In [1]:
conda install transformers

Collecting package metadata (current_repodata.json): done
Solving environment: done


  current version: 22.9.0
  latest version: 23.3.1

Please update conda by running

    $ conda update -n base -c defaults conda



# All requested packages already installed.

Retrieving notices: ...working... done

Note: you may need to restart the kernel to use updated packages.


### Making the necessary imports

In [5]:
import transformers
from transformers import XLNetTokenizer, XLNetModel, AdamW, get_linear_schedule_with_warmup
import torch

import numpy as np
import pandas as pd
import seaborn as sns
import matplotlib.pyplot as plt
from matplotlib import rc
from sklearn.model_selection import train_test_split
from sklearn.metrics import confusion_matrix, classification_report, accuracy_score
from collections import defaultdict
from textwrap import wrap
from pylab import rcParams

from torch import nn, optim
from tensorflow.keras.preprocessing.sequence import pad_sequences
from torch.utils.data import TensorDataset,RandomSampler,SequentialSampler
from torch.utils.data import Dataset, DataLoader
import torch.nn.functional as F

In [6]:
%matplotlib inline
%config InlineBackend.figure_format='retina'

sns.set(style='whitegrid', palette='muted', font_scale=1.2)

HAPPY_COLORS_PALETTE = ["#01BEFE", "#FFDD00", "#FF7D00", "#FF006D", "#ADFF02", "#8F00FF"]

sns.set_palette(sns.color_palette(HAPPY_COLORS_PALETTE))

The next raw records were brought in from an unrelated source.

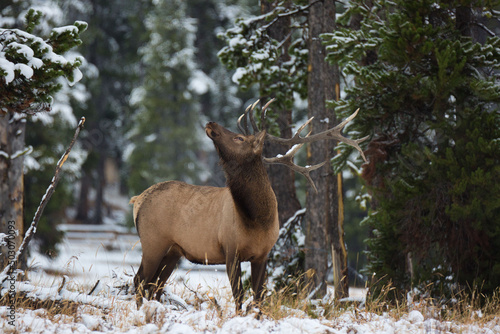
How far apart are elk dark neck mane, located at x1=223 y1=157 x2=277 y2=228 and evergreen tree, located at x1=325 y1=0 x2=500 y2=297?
1.82m

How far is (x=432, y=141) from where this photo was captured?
24.7 feet

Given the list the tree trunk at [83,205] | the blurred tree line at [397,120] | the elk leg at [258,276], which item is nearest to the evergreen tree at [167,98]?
the tree trunk at [83,205]

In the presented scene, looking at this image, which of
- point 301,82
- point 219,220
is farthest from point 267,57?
point 219,220

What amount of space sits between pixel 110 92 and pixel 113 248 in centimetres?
1180

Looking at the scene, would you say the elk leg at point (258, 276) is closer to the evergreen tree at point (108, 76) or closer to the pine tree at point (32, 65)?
the pine tree at point (32, 65)

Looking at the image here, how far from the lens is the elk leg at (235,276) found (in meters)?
5.44

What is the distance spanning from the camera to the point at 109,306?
517 cm

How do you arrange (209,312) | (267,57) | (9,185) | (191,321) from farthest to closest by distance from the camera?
1. (9,185)
2. (267,57)
3. (209,312)
4. (191,321)

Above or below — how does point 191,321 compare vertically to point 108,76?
below

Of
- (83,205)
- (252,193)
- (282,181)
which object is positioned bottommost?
(83,205)

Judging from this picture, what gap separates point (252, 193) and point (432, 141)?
10.2ft

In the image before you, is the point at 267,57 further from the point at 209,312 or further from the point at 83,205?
the point at 83,205

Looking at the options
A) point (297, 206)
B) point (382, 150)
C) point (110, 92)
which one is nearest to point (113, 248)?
point (110, 92)

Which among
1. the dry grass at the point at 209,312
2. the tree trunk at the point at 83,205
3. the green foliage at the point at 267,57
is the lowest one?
the tree trunk at the point at 83,205
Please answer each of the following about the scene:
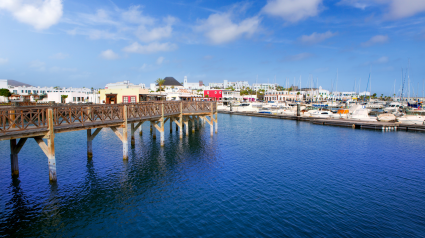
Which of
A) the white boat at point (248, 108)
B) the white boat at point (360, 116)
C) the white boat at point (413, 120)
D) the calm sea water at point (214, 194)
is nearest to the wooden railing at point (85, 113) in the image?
the calm sea water at point (214, 194)

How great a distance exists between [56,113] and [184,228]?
12.0 meters

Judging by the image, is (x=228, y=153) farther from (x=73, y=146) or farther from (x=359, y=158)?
(x=73, y=146)

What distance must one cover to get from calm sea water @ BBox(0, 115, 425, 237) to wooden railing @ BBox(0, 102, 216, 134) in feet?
13.7

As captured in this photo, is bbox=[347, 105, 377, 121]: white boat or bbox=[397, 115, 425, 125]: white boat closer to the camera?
bbox=[397, 115, 425, 125]: white boat

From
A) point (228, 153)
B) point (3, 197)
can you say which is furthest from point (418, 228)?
point (3, 197)

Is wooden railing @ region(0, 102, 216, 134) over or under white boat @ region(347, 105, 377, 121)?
over

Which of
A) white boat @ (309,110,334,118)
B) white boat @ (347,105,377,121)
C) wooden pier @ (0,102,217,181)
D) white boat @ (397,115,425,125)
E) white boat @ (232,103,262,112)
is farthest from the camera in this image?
white boat @ (232,103,262,112)

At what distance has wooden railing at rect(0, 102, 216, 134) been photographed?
14.5m

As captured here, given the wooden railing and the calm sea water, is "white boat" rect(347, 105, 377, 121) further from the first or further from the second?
the wooden railing

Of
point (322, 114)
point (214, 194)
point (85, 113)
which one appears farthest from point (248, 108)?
point (214, 194)

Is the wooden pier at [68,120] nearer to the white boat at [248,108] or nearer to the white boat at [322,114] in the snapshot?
the white boat at [322,114]

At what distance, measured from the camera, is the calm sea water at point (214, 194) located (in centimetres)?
1221

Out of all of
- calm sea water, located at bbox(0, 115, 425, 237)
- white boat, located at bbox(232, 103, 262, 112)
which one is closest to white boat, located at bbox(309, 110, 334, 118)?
white boat, located at bbox(232, 103, 262, 112)

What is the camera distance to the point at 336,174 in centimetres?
2061
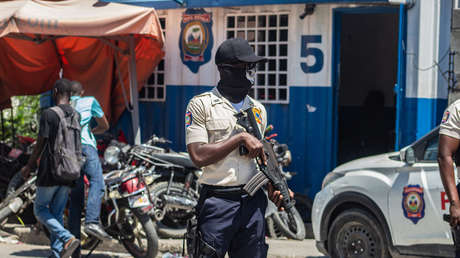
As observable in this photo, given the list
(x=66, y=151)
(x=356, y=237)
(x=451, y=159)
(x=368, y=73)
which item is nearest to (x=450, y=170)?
(x=451, y=159)

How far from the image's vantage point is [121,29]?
842 cm

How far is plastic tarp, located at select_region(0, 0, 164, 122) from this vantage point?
27.8 feet

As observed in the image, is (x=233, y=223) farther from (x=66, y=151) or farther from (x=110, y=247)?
(x=110, y=247)

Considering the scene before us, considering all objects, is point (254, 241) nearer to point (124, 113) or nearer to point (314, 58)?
point (314, 58)

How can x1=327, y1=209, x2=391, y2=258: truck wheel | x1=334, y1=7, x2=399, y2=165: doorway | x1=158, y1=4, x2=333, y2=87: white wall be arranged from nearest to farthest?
1. x1=327, y1=209, x2=391, y2=258: truck wheel
2. x1=158, y1=4, x2=333, y2=87: white wall
3. x1=334, y1=7, x2=399, y2=165: doorway

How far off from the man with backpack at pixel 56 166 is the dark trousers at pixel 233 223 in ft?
8.34

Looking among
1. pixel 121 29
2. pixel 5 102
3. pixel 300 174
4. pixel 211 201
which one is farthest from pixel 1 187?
pixel 211 201

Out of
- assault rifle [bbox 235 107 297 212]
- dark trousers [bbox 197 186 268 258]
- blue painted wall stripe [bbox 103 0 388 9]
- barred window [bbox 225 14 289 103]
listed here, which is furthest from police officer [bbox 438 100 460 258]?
barred window [bbox 225 14 289 103]

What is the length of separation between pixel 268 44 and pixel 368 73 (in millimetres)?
6114

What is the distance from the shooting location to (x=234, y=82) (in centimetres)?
407

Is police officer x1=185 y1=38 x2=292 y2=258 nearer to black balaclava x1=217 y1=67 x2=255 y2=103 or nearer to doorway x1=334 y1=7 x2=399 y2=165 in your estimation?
black balaclava x1=217 y1=67 x2=255 y2=103

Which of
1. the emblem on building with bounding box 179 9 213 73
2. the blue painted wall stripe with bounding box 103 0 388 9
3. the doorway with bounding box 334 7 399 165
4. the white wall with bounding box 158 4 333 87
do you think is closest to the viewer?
the blue painted wall stripe with bounding box 103 0 388 9

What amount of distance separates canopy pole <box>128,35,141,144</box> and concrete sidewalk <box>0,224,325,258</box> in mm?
1730

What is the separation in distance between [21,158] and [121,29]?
2.60 meters
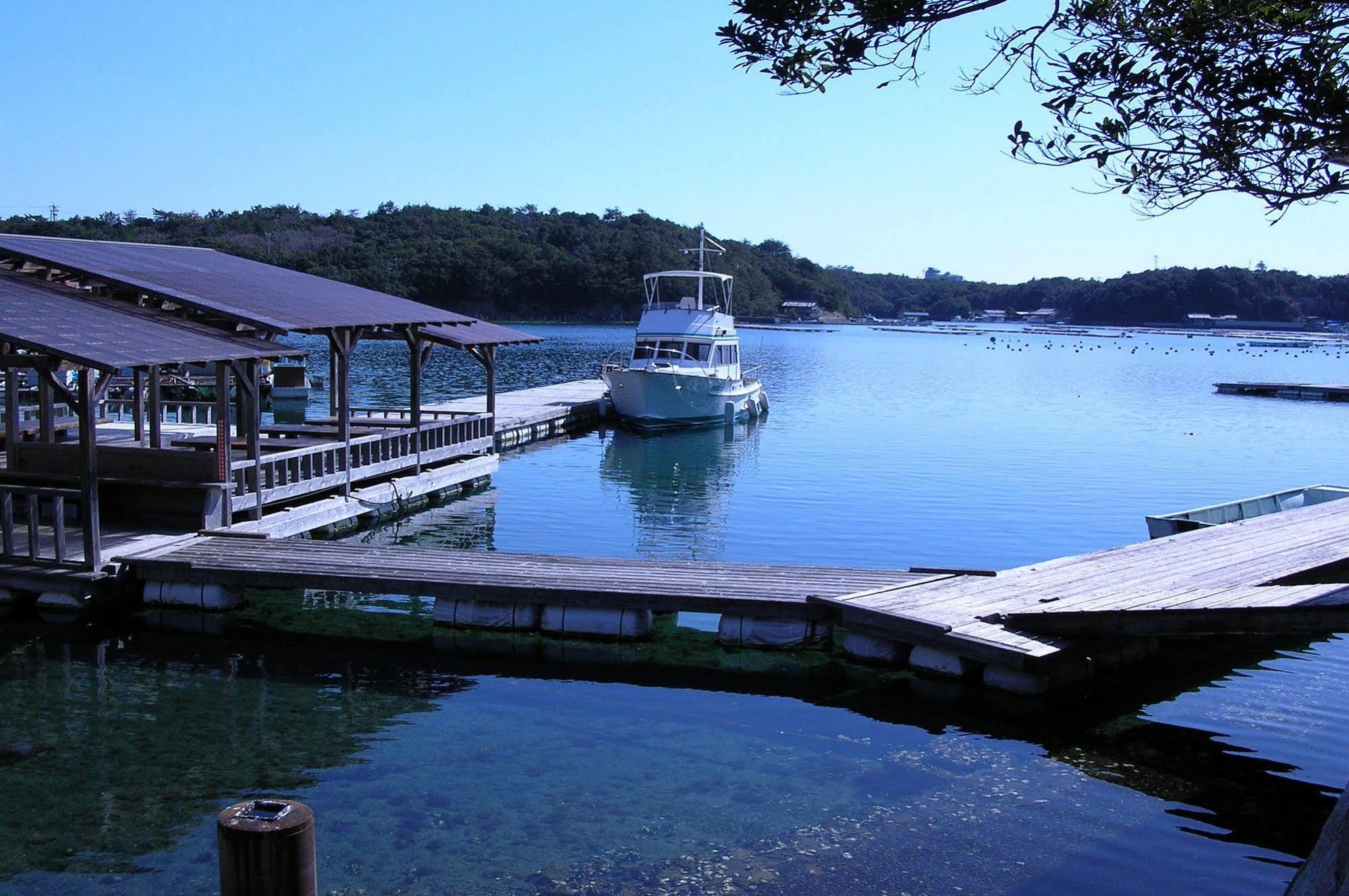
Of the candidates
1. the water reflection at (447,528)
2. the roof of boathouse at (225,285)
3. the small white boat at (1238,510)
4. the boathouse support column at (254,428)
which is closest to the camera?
the boathouse support column at (254,428)

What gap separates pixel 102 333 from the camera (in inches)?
468

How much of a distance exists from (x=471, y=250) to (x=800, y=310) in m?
69.2

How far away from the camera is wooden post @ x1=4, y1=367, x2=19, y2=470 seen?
13.6 meters

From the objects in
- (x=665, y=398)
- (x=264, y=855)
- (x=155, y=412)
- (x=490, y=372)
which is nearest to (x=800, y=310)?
(x=665, y=398)

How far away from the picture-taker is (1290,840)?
294 inches

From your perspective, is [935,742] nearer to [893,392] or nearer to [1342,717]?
[1342,717]

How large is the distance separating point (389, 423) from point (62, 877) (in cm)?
1440

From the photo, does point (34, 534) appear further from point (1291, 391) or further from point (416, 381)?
point (1291, 391)

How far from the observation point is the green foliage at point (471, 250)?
321ft

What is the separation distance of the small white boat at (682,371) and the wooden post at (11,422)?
19.5m

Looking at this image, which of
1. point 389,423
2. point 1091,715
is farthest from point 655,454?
point 1091,715

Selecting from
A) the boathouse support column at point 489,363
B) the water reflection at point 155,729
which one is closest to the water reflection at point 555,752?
the water reflection at point 155,729

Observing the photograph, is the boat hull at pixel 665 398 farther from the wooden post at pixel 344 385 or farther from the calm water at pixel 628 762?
the calm water at pixel 628 762

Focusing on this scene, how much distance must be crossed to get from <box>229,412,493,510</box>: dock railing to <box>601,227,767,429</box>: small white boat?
36.4 feet
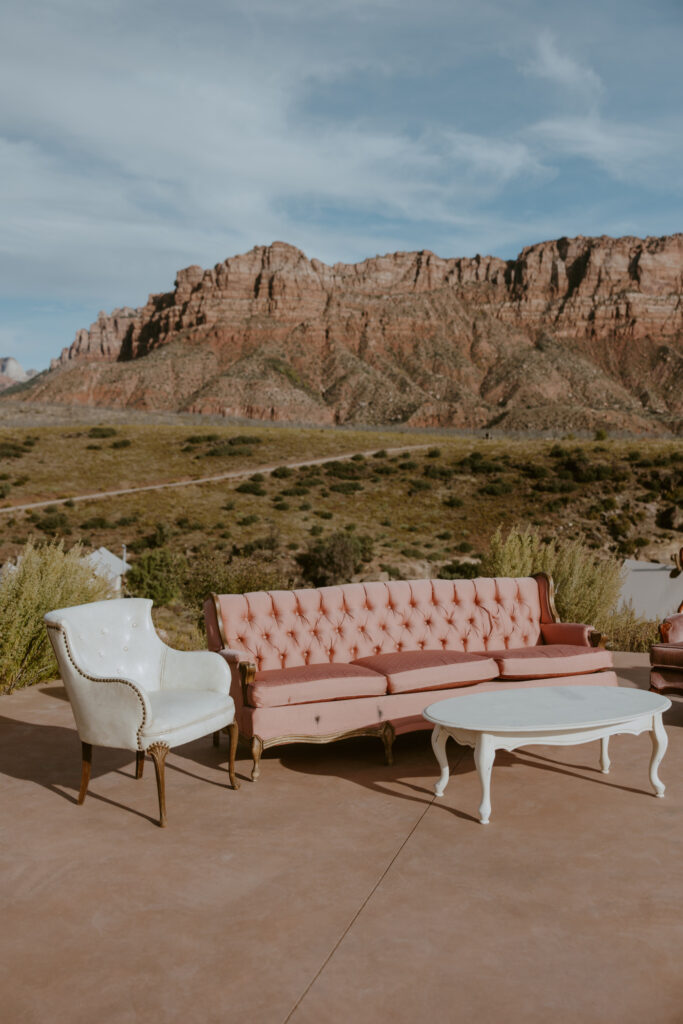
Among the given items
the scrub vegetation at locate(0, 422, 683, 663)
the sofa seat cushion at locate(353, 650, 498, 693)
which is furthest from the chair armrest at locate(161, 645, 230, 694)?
the scrub vegetation at locate(0, 422, 683, 663)

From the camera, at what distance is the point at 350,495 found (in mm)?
35344

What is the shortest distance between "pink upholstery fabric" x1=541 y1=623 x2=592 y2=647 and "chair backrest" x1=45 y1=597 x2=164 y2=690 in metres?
3.17

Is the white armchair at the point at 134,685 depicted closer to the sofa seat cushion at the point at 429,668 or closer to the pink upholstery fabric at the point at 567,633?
the sofa seat cushion at the point at 429,668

rcParams['figure.figsize'] = 12, 8

RANDOM_SEED = 42
np.random.seed(RANDOM_SEED)
torch.manual_seed(RANDOM_SEED)

device = torch.device("cuda:0" if torch.cuda.is_available() else "cpu")
device

device(type='cuda', index=0)

### Data Preprocessing

In [None]:
df = pd.read_csv('imdb.csv')
df.head()

Unnamed: 0,review,sentiment
0,One of the other reviewers has mentioned that ...,positive
1,A wonderful little production. <br /><br />The...,positive
2,I thought this was a wonderful way to spend ti...,positive
3,Basically there's a family where a little boy ...,negative
4,"Petter Mattei's ""Love in the Time of Money"" is...",positive


In [None]:
from sklearn.utils import shuffle
df = shuffle(df)
df.head(20)

Unnamed: 0,review,sentiment
33553,I really liked this Summerslam due to the look...,positive
9427,Not many television shows appeal to quite as m...,positive
199,The film quickly gets to a major chase scene w...,negative
12447,Jane Austen would definitely approve of this o...,positive
39489,Expectations were somewhat high for me when I ...,negative
42724,I've watched this movie on a fairly regular ba...,positive
10822,For once a story of hope highlighted over the ...,positive
49498,"Okay, I didn't get the Purgatory thing the fir...",positive
4144,I was very disappointed with this series. It h...,negative
36958,The first 30 minutes of Tinseltown had my fing...,negative


In [None]:
df = df[:24000]
len(df)

24000

In [None]:
import re
def clean_text(text):
    text = re.sub(r"@[A-Za-z0-9]+", ' ', text)
    text = re.sub(r"https?://[A-Za-z0-9./]+", ' ', text)
    text = re.sub(r"[^a-zA-z.!?'0-9]", ' ', text)
    text = re.sub('\t', ' ',  text)
    text = re.sub(r" +", ' ', text)
    return text

In [None]:
df['review'] = df['review'].apply(clean_text)

In [None]:
def sentiment2label(sentiment):
    if sentiment == "positive":
        return 1
    else :
        return 0

df['sentiment'] = df['sentiment'].apply(sentiment2label)

In [None]:
df['sentiment'].value_counts()

0    12006
1    11994
Name: sentiment, dtype: int64

In [None]:
class_names = ['negative', 'positive']

### XLNetTokenizer

In [None]:
conda install sentencepiece

Looking in indexes: https://pypi.org/simple, https://us-python.pkg.dev/colab-wheels/public/simple/


In [None]:
from transformers import XLNetTokenizer, XLNetModel
PRE_TRAINED_MODEL_NAME = 'xlnet-base-cased'
tokenizer = XLNetTokenizer.from_pretrained(PRE_TRAINED_MODEL_NAME)

Downloading (…)ve/main/spiece.model:   0%|          | 0.00/798k [00:00<?, ?B/s]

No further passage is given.